Sample sequencing and genome size estimation

C. parvula (E: 91°59.7597′ N: 31°35.9755′) and C. kokanica (E: 91°10.5554′ N: 30°29.8873′) in anthesis stage were collected in July 2018 from Dangquka Village, Dangquka Town, Damxung County in the Tibet Autonomous Region of China. C. parvula and C. kokanica located at altitudes of up to 4600 m and 4275 m, respectively (Fig. 1). High-quality genomic DNA of C. parvula and C. kokanica was extracted from leaf tissue separately. Illumina’s Genomic DNA Sample Preparation kit was used for preparation of sequencing library. DNA library with insert sizes of 350 bp was sequenced on an Illumina HiSeq 2500 platform. 53.07 Gb and 55.31 Gb of short cleaned reads were generated for k-mer analysis and base correction, and their coverage were 137.59 × and 128.48 × of C. parvula and C. kokanica respectively (Supplemental Table S1, coverage were calculated based on genome size of haploid)⁷. The genome size was calculated based on k-mer (k = 17) statistics using the modified Lander–Waterman algorithm. As a result, the genome size of C. parvula was estimated to be 385.7 Mb (genome size of haploid) with 1.74% heterozygosity and a repeat sequence ratio of 47.97%, and C. kokanica was estimated to be 430.51 Mb (genome size of haploid) with 2.00% heterozygosity and a repeat sequence ratio of 47.84% (Supplemental Table S2, Supplemental Fig. S1). Meanwhile, we inferred that C. parvula is tetraploid and C. kokanica is triploid from k-mer analysis (Supplemental Fig. S1). Enriched large DNA fragments (> 10 kb) were sequenced on a PacBio Sequel system. 43.88 Gb and 44.25 Gb (113.77 × or 102.79 × coverage) of long sequencing reads were obtained after removing adaptors in polymerase reads of C. parvula and C. kokanica, with N50 length of 8219 bp and 15,090 bp respectively (Supplemental Table S1).

Assembly of C. parvula and C. kokanica genome

First, pre-assembly reads were obtained by self-correcting of PacBio long reads and assembled into contigs by FALCON (falcon-kit = 0.7) through the “Overlap-Layout-Consensus” algorithm⁸. Contigs were corrected using PacBio long reads with quiver (smrtlink_6). Then, one round of polishing were applied to the assembled contigs using Pilon-1.18⁹ with the Illumina short reads. To improve the assembly of C. parvula, contigs were linked into scaffold using 93.27G 10 × data using FragScaff (PBSuite_15.8.24). The preliminary genome assembly of C. parvula includes 5261 contigs with N50 = 468,079 bp and longest scaffold = 7,682,949 bp. The genome is approximately 783.49 M in length and the GC content of the genome is 35.41% (Table 1). The preliminary genome assembly of C. kokanica includes 1504 contigs with N50 = 1,179,729 bp and longest scaffold = 4,432,967 bp. The genome is approximately 673.40 M in length and the GC content of the genome is 34.68% (Table 1). Compared with the estimated genome size, 1.56 (C. kokanica)—2.03 (C. parvula) times of genome sequences were assembled.

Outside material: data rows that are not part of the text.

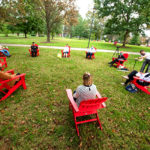 a group of faculty, staff, and students discuss diversity in red chairs on the Dell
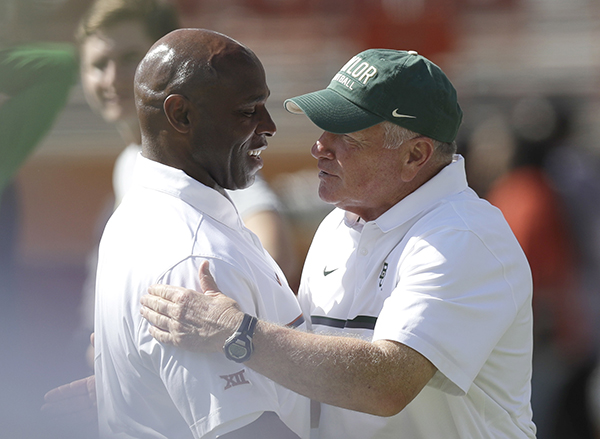 "<div class=""meta image-caption""><div class=""origin-logo origin-image ap""><span>AP</span></div><span class=""caption-text"">Texas head coach Charlie Strong, left, talks with Baylor head coach Jim Grobe, right, before a NCAA college football game, Saturday, Oct. 29, 2016, in Austin, Texas. (AP Photo/Eric Gay)</span></div>"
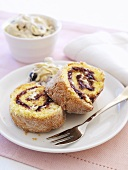 Sponge roll with blueberry and cream filling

Table 1 Statistics of assembled Carex parvula and Carex kokanica assembly and annotation.

Full size table

Repeat annotation of C. parvula and C. kokanica genome

We used LTR Finder¹⁰, RepeatScout (http://www.repeatmasker.org/) and RepeatModeler to identify ab initio repeat sequence library. Then RepeatMasker was used to predict repeat sequences of the genome through similarity searching of repetitive elements released by Repbase¹¹ and our ab initio identified repeat sequence library. We also predicted repetitive elements by RepeatProteinMask and tandem repetitive sequences by TRF¹². For C. parvula, a total of ~ 411.08 M repetitive elements including ~ 38.08 M tandem repetitive sequences and 403.71 M TE were identified, which was 52.46% of the genome (Supplemental Table S3). Among them, DNA transposons accounted for 18.60% of the genome. Retrotransposon including long terminal repeat (LTR), long interspersed nuclear elements (LINE) and short interspersed nuclear elements (SINE) accounted for 25.47%, 5.34% and 0.10% of the genome, respectively (Supplemental Table S4). For C. kokanica, we identified a total of ~ 373.54 M repetitive elements including ~ 37.11 M tandem repetitive sequences and 367.85 M TE, which was 55.47% of the genome (Supplemental Table S3). Among them, DNA transposons accounted for 26.06% of the genome. Retrotransposon including long terminal repeat (LTR), long interspersed nuclear elements (LINE) and short interspersed nuclear elements (SINE) accounted for 23.84%, 6.77% and 0.03% of the genome, respectively (Supplemental Table S4).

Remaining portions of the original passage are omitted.